11 Şubat 2023 Cumartesi

Dirim Çığlığı

Sayfa 99. Zaman öğlen oldu. Narla İncire Gazel. Bilge Karasu bana iyi geliyor.. Yazlık yerlerde kışın varolunca gelen o gıcırtılarda. Her şeyde, her şeyde.. Kasiyer kadında. Salıncakların hepsi artık onun olan çocukta..
Buralarda böyle kalmak, nasıl ağız sulandıran bir hüzün bu.. Çok zaman geçmiş de kavuşmuşuz. Artık kimse kendisi değil fakat unutmamış gibi yaşanan hiçbir şeyi.
Rüzgar dinmedi ama Güneş belirdi. Bir adam, olduğum kahvede sürekli telefonla konuşup duruyor. Öylesine muhabbetler ediyor hep bir başkaları ile. Yüzünü görmesem, Akın konuşuyor derdim. Kelimelerin bazılarını dilinin altında yuvarlarken çıkarmayı unutuyor 
-harflerin- çatapata. Onun da zihni dilinden önce gitmek istiyor varacağı yere. Ses tonu ise tastamam aynı. Böyle bir şey nasıl olabiliyor? Akın olsaydı. Sanırım şimdi sadece onunla konuşmayı isterdim. Böyle zamanlarda bazı dış sesleri duymak ve insanların gülüşleri beni öfkelendiriyor. Fakat olabildiğince kibar davranıyoruz birbirimize. Hayattayız diye şükran duyduğumuzdan mı? O dolayısı ile kendimizin de.. Bilmiyorum. Kulaklığımı taktım, şimdi güzel akıyor. Denizin bir parçasını görünce bir de. Filmimi ne yapacağım? ve nereye varacak hayatım benim? Taşların şekli doğrultusunda akarken inip kalkan nehirler üzerinde salınan o hafif şeyler gibi. Bu bir koca kuru yaprak bazen -sanki oraya bilerek kondurulmuş- bazen öyle saydam gibi bir kumaş parçası bu, kumaş yok inip kalkarken dolayısı ile -ama şekline zeval gelmeden- Üstelik zevk alarak onun uhdesinde olmayan bu heyecanlı seyirden. Suyun üzerinde ine çıka.. İlerleyecek. Hayatım bu benim.
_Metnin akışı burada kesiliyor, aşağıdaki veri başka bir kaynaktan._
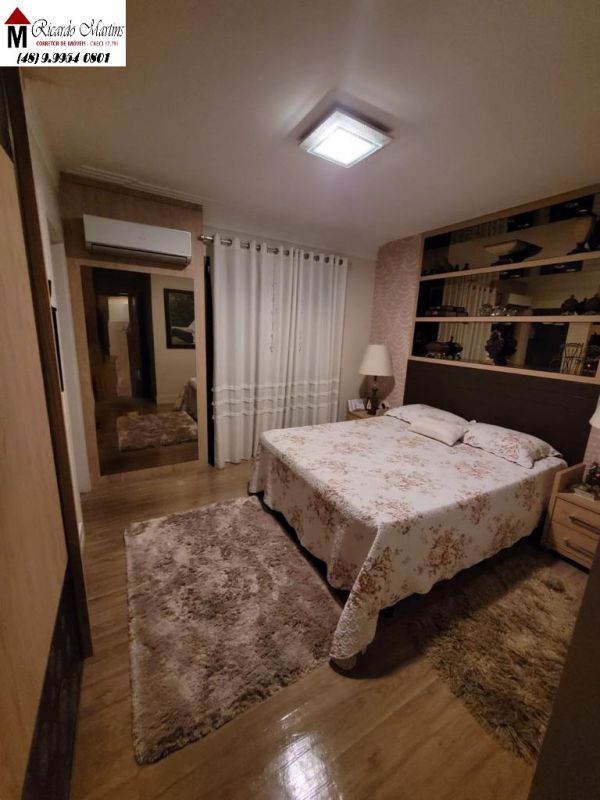 Monte Atos Cruzeiro do Sul Criciúma apartamento venda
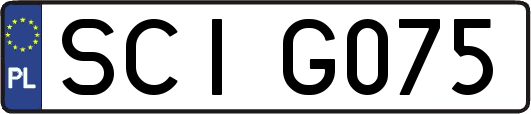 SCIG075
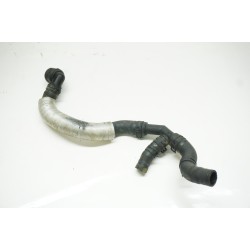 2012-2014 Volkswagen Passat 2.5L Engine Coolant Line 5C0122073A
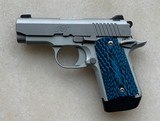 KIMBER MICRO 9 - 2 of 4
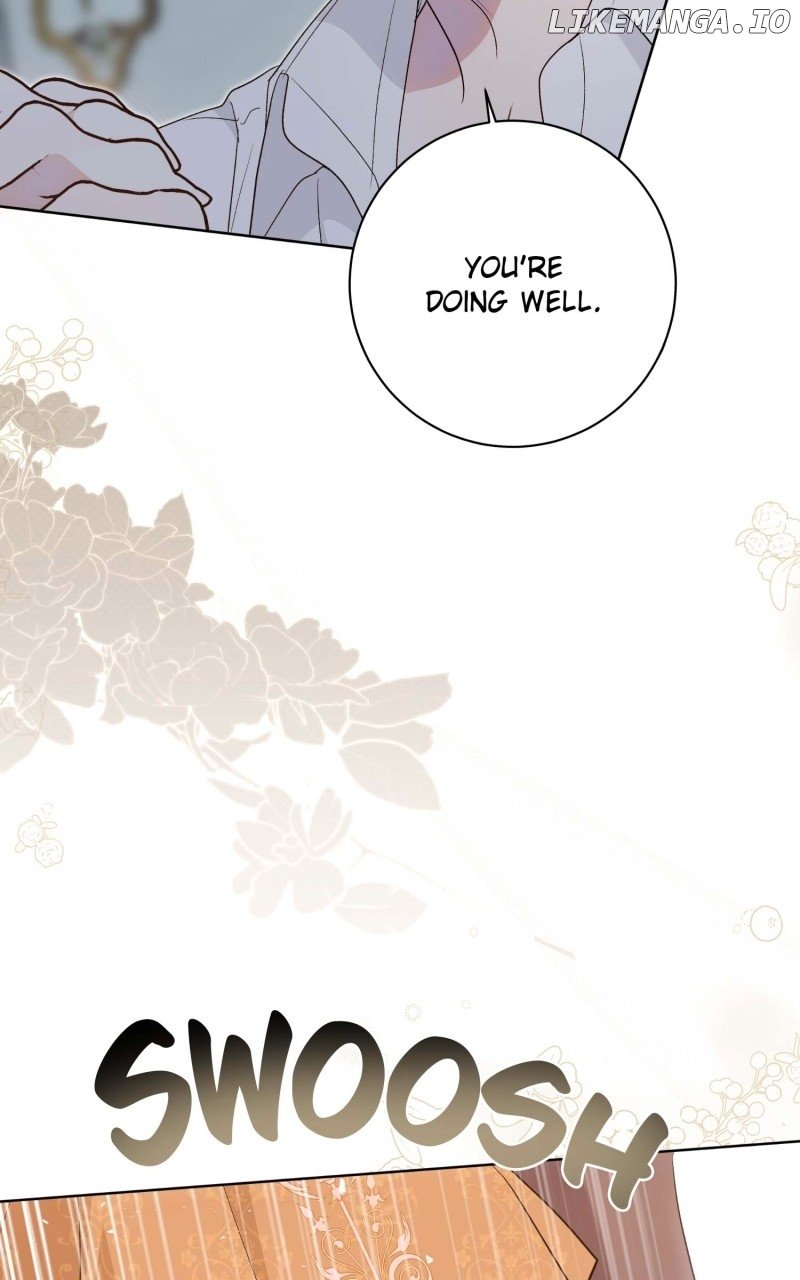 Reporting for Duty, Duchess! Chapter 81 - page 99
Bir yazgı bu, anlamadan çok evvel yazılmış olan.. Üst üste sigara yakıyorum. Mola yerinde aldığım Tekirdağ hatırası çakmağımla. Tutkuyla bağlandığım, her an bırakamadığım için kendimi yonttuğum şeylerden biri. Uzun ömürlüsü. ve zaman geçtikçe dirayetimi bana hüzünle sorgulatan bir iki şey daha.. Her yakışımda hepsi birden beliriyor..
Buraya alışkın olanlar, dışarıdaki savruk rüzgarı çıplak karşılıyorlar. Benim cesaretim yok. Teçhizatlıyım fakat, çıkamıyorum dışarıya..
Buradan kalkacağım fakat birazdan. Kendimi, bu kahve içinde dört tarafı camdan fanustan gördüğüm o debdebeli rüzgarın geçtiği sokağa bırakacağım.
Sonra ne yapacağıma dair ise, hiçbir fikrim yok.